Iโm going to have a panic attack the girl with the baby dad shows you what NOT TO WANT IN A FRIEND. WAKE UP . Your neighbor is right thatโs not right having them over I side with her
Those poor kids to be exposed to that kind of behaviour is sickening. Iโd be distancing myself from all of them if this is the way they act.
Girl Iโm sorry you need consuling
๐จ ๐๐๐ ๐๐บ๐๐ฝ ๐บ๐๐บ๐๐, ๐จ ๐ผ๐บ๐โ๐ ๐๐พ๐พ๐ ๐๐ ๐๐ ๐๐๐๐พ๐ ๐ฟ ๐จ ๐๐๐๐๐๐๐พ๐ฝ ๐ฏ๐บ๐๐ ๐ฌ๐บ๐ฝ๐๐๐ ๐๐ ๐๐พ๐ ๐ ๐บ๐ ๐ ๐๐ ๐ ๐๐๐พ๐ฝ ๐๐๐พ๐ ๐บ๐ป๐๐๐ ๐๐พ ๐๐ ๐บ๐๐ฟ๐๐๐. ๐ณ๐ ๐๐๐๐ ๐บ๐๐๐๐พ๐ผ๐๐บ๐๐๐๐ ๐ฟ๐๐ ๐๐๐บ๐ ๐๐พ ๐ฝ๐๐ฝ ๐ฟ๐๐ ๐๐พ, ๐๐๐๐พ๐๐ ๐๐๐๐ ๐๐๐ ๐ ๐พ๐๐๐ ๐บ๐๐ฝ ๐๐๐๐๐๐๐๐๐๐๐
She needs therapy for herself and children.
๐จ ๐๐๐๐พ๐๐๐
๐ ๐๐บ๐๐ ๐๐ ๐บ๐๐๐๐พ๐ผ๐๐บ๐๐พ ๐ฌ๐ ๐ฏ๐บ๐๐
๐ฌ๐บ๐ฝ๐๐๐ ๐๐บ๐ ๐ป๐๐๐๐๐๐ ๐๐๐ผ๐ ๐
๐๐๐๐ ๐๐๐๐ ๐๐ ๐
๐๐ฟ๐พ ๐บ๐๐ฝ ๐ฟ๐บ๐๐๐
๐ ๐บ๐ฟ๐๐พ๐ ๐๐๐๐พ๐๐๐๐๐ ๐๐๐๐ ๐๐๐ ๐จ ๐พ๐บ๐๐ ๐๐ ๐๐๐๐ 5 ๐ฝ๐บ๐๐ ๐๐ฟ ๐๐๐บ๐ฝ๐๐๐. ๐ณ๐๐บ๐๐ ๐๐๐ ๐ฌ๐ ๐ฏ๐บ๐๐
๐ฌ๐บ๐ฝ๐๐๐, ๐ฟ๐๐ ๐๐พ๐
๐๐๐๐ ๐๐พ ๐๐๐๐ ๐๐ ๐๐๐บ๐ฝ๐พ
๐๐๐ ๐ผ๐บ๐ ๐บ๐
๐๐ ๐ผ๐๐๐๐บ๐ผ๐ ๐๐๐ ๐๐พ๐๐พ ๐ฟ๐๐ ๐๐๐๐พ ๐ฝ๐พ๐๐บ๐๐
๐
If you feel you need to choose, choose neither of them. You donโt need their drama in your life.

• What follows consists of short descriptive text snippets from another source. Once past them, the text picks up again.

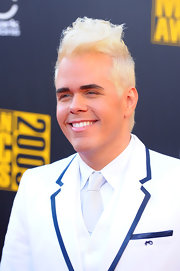 Perez Hilton wore his hair in a flamboyant platinum blonde hightop fade at the 2009 American Music Awards.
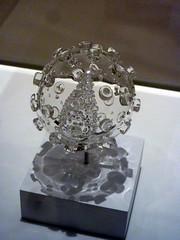 Luke Jerram, HIV sculpture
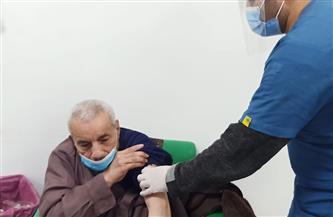 تزايد أعداد كبار السن وأصحاب الأمراض المزمنة بمستشفى قلين بكفر الشيخ لتلقي لقاح كورونا | صور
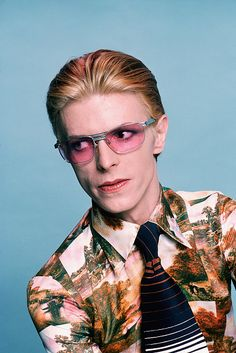 David Bowie in pink sunglasses Get premium, high resolution news photos at Getty Images Music Poster, David Bowie Pictures, Ziggy Played Guitar, Photo Star, Poster Print, The Thin White Duke, Tribute, Star David, Classic Rock
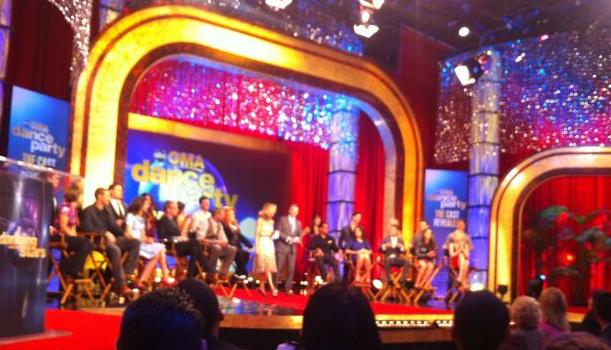 Dancing With The Stars Cast Unveiled: Includes DL Hughley, NFL'er Jacoby Jones & Lisa Vanderpump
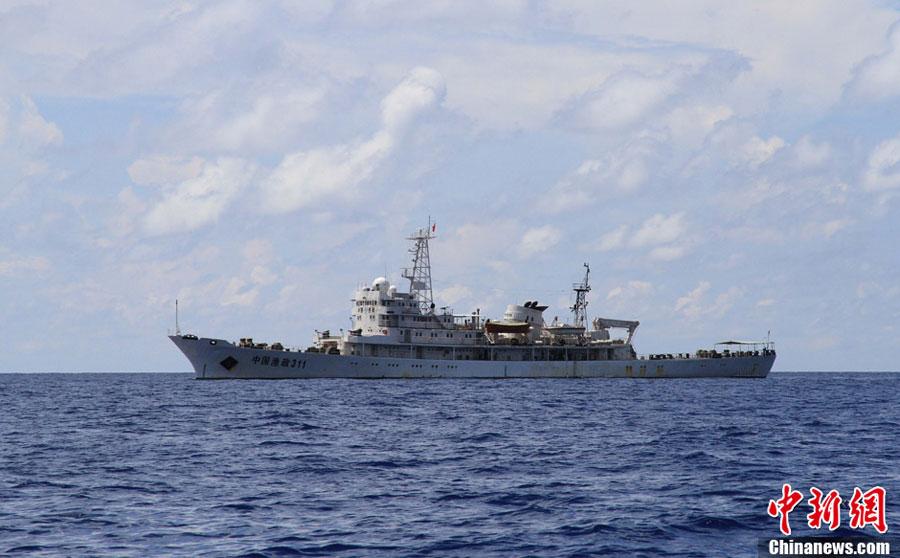 """""""中国渔政311""""抵达南沙捕捞船队锚地 展开护渔任务"""
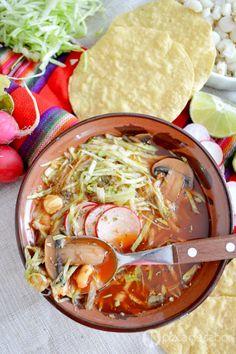 Pozole vegetariano con champiñones www.pizcadesabor.com Pozole Recipe Pork, Vegan Mexican Recipes, Vegetarian Recipes, Pork Recipes, Veggie Recipes, Baby Food Recipes, Recipies, Going Vegetarian, Gourmet
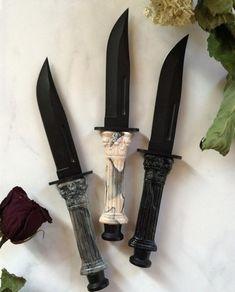 Temple of Caesar Clip Point Knives – Rozliubit Pretty Knives, Cool Knives, Swords And Daggers, Knives And Swords, Knife Aesthetic, Fantasy Dagger, Katana, Armas Ninja, Cool Swords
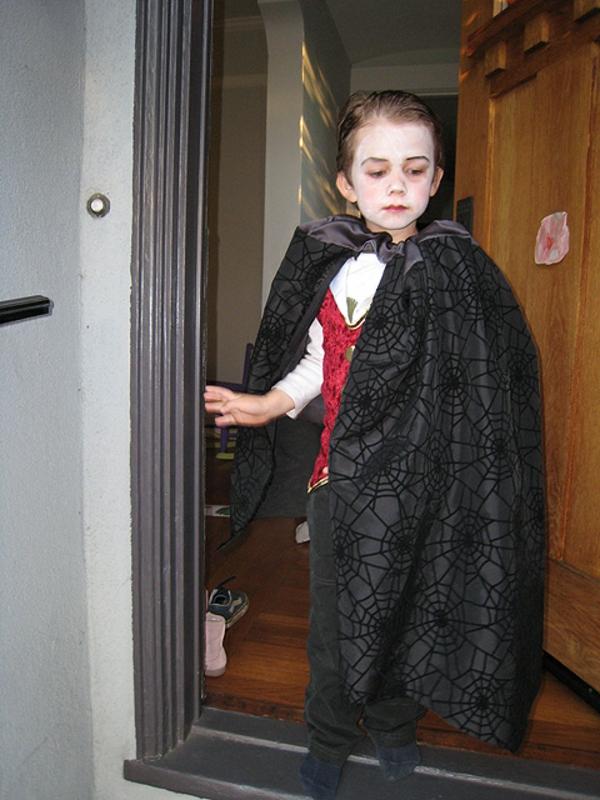kind-vampir-schminken-und-ankleiden-kleiner junge geht aus dem haus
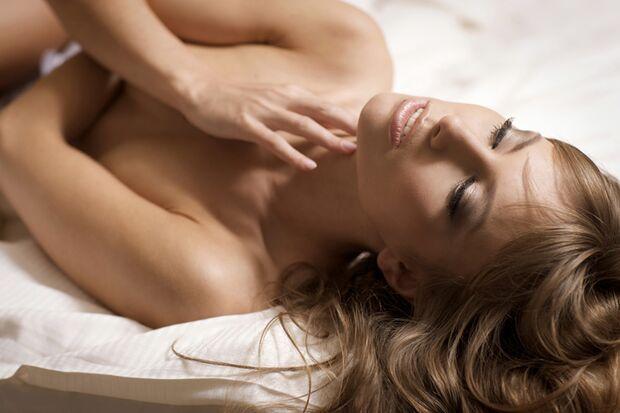 Erotikgalerie: Heiße neue Sex-Ideen fürs Bett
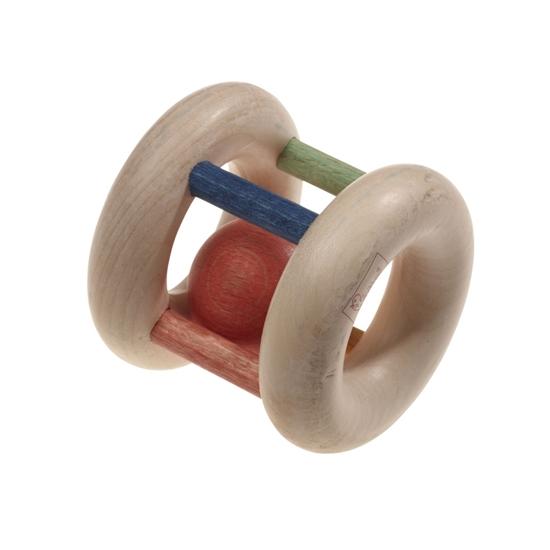 Rammelaar gemaakt van 2 natuurhouten ringen verbonden met 4 gekleurde kleine kolommen met daartussen bewegend een rode houten bal.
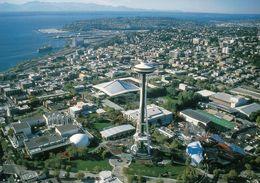 1 AK USA / Washington * Blick Auf Die Stadt Seattle Mit Dem Space Needle - Luftbildaufnahme * - Seattle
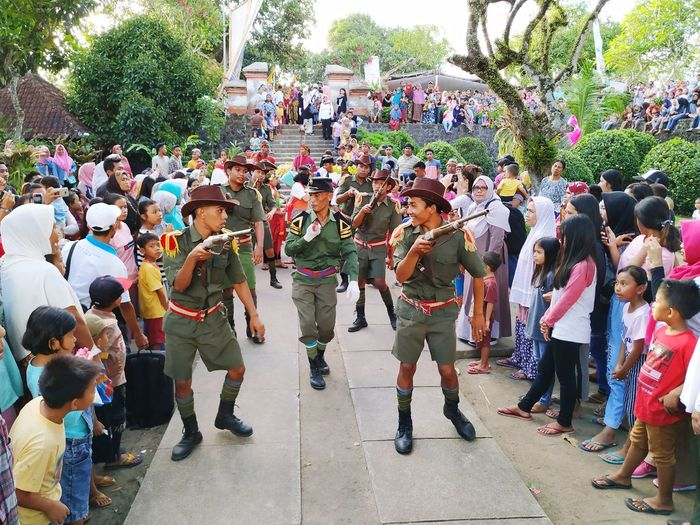 Muter Kaok Culture Budaya Lombok Tamanlingsar Adat Crowd Tree Men Women Togetherness Enjoyment Musician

I see both sides, but I personally agree with the friend. She feels betrayed because her friend is with her ex and now her other friend is ignoring that and continuing the friendship with said friend. You donโt have to choose, but you already have by saying you donโt want to give up this friendship even if it costs the other friendship. Both of you are entitled to feel how you want though.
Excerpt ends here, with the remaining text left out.